» **Passage shown**
* * * * * * *

Trump Nominee Justice Neil Gorsuch Says No More Was Needed to Trigger Fourth Amendment

The Supreme Court of the United States (SCOTUS). (Photo: AdobeStock/bbourdages)

The Supreme Court ruled 5 to 4 that law enforcement must have a warrant to gather cellphone users’ location data, a big win for privacy and the 4th Amendment. The landmark decision reverses and remands a decision by the Sixth Circuit Court of Appeals.

The Court heard arguments in the case of Carpenter v. United States on November 29. It is the first case about phone location data that the Supreme Court has ruled on, making it a landmark decision regarding how law enforcement agencies can use technology to build cases against citizens.

Chief Justice John Roberts delivered the majority opinion of the Court joined by Justices Ruth Bader Ginsburg, Stephen Breyer, Sonia Sotomayor, and Elena Kagan. Justice Anthony Kennedy filed a dissent, joined by Justices Clarence Thomas and Samuel Alito.

Justice Alito also filed a dissent, which Justice Thomas joined in addition to filing a dissent of his own.

However, Justice Neil Gorsuch, who was nominated by President Donald Trump, filed a dissenting opinion on his own, which would’ve went further to protect the 4th Amendment.

“This is a groundbreaking victory for Americans’ privacy rights in the digital age,” ACLU attorney Nathan Freed Wessler, who argued the case, said in a statement. “The Supreme Court has given privacy law an update that it has badly needed for many years, finally bringing it in line with the realities of modern life. The government can no longer claim that the mere act of using technology eliminates the Fourth Amendment’s protections.”

The dispute dates back to a 2011 robbery in Detroit, after which police gathered months of phone location data from Timothy Carpenter’s phone provider. They pulled together 12,898 different locations from Mr. Carpenter, over a 127-day period. Officials identified the cellphone towers that handled his calls and traced his location during the time the alleged crimes were committed.

That information was then used against Mr. Carpenter in court.

At issue in the case was whether Mr. Carpenter had a “reasonable expectation of privacy” in the information contained in those records, or whether he had forfeited such privacy protections by voluntarily sharing the information with his cellular service provider.

In United States v. Miller (1976), and Smith v. Maryland(1979), the Supreme Court held “a person has no legitimate expectation of privacy in information he voluntarily turns over to third parties.”

A judge in the Sixth Circuit Court of Appeals ruled cellphone location data is not protected by the Fourth Amendment, thus the government didn’t require a warrant. But the Supreme Court disagreed.

“A person does not surrender all Fourth Amendment protection by venturing into the public sphere,” Chief Justice Roberts wrote in the majority opinion. “We decline to grant the state unrestricted access to a wireless carrier’s database of physical location information.”

Justice Gorsuch appeared to concur with the majority in his dissent, though he wrote that the Court only needed to apply “a more traditional Fourth Amendment approach.”

“The Fourth Amendment protects ‘the right of the people to be secure in their persons, houses, papers and effects, against unreasonable searches and seizures.’ True to those words and their original understanding, the traditional approach asked if a house, paper or effect was yours under law,” Justice Gorsuch wrote. “No more was needed to trigger the Fourth Amendment.”

Gorsuch added, “it seems to me entirely possible a person’s cell-site data could qualify as his papers or effects under existing law.”

* * * * * * *

» **Problem statement**
Do these statements agree with the article on the Carpenter ruling above? (a) The Supreme Court's decision reversed a ruling of the Sixth Circuit Court of Appeals. (b) Police gathered location data covering a 127-day period. (c) Justice Gorsuch joined Chief Justice Roberts's majority opinion. Answer yes or no for each, quoting the words of the article that decide it.

» **Provided data**
* * * * * * *

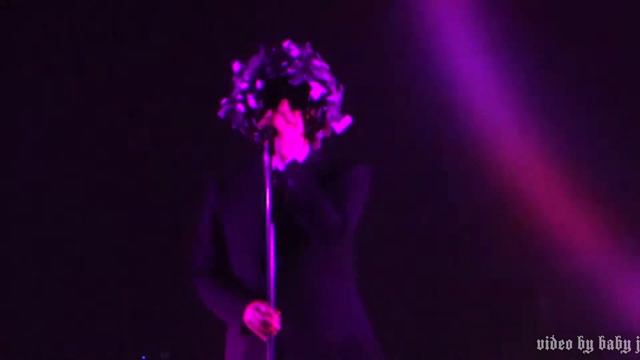 Pet Shop Boys-IN THE NIGHT-Live  Fox Theatre Oakland CA-November 28 2016-Neil Tennant-Chris Low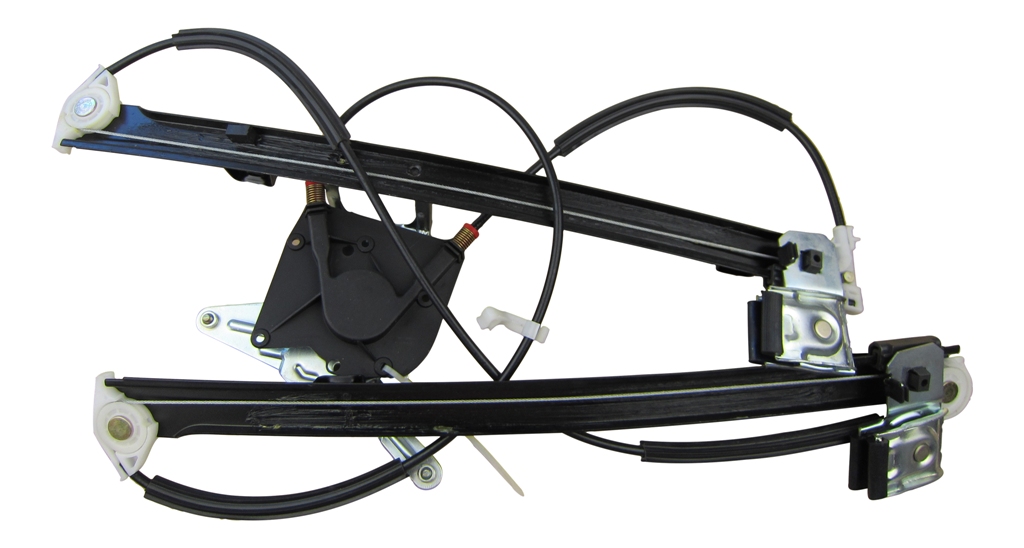 Fensterheber Fenster VORN LINKS elektrisch 6X0837461A für VW Lupo / Seat Arosa Fensterheber Fenster VORN LINKS elektrisch 6X0837461A für VW Lupo / Seat Arosa von Ernst DELLO GmbH & Co. KG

* * * * * * *

» **Exercise output**
(a) Yes: "The landmark decision reverses and remands a decision by the Sixth Circuit Court of Appeals."
(b) Yes: "They pulled together 12,898 different locations from Mr. Carpenter, over a 127-day period."
(c) No: "Justice Neil Gorsuch, who was nominated by President Donald Trump, filed a dissenting opinion on his own"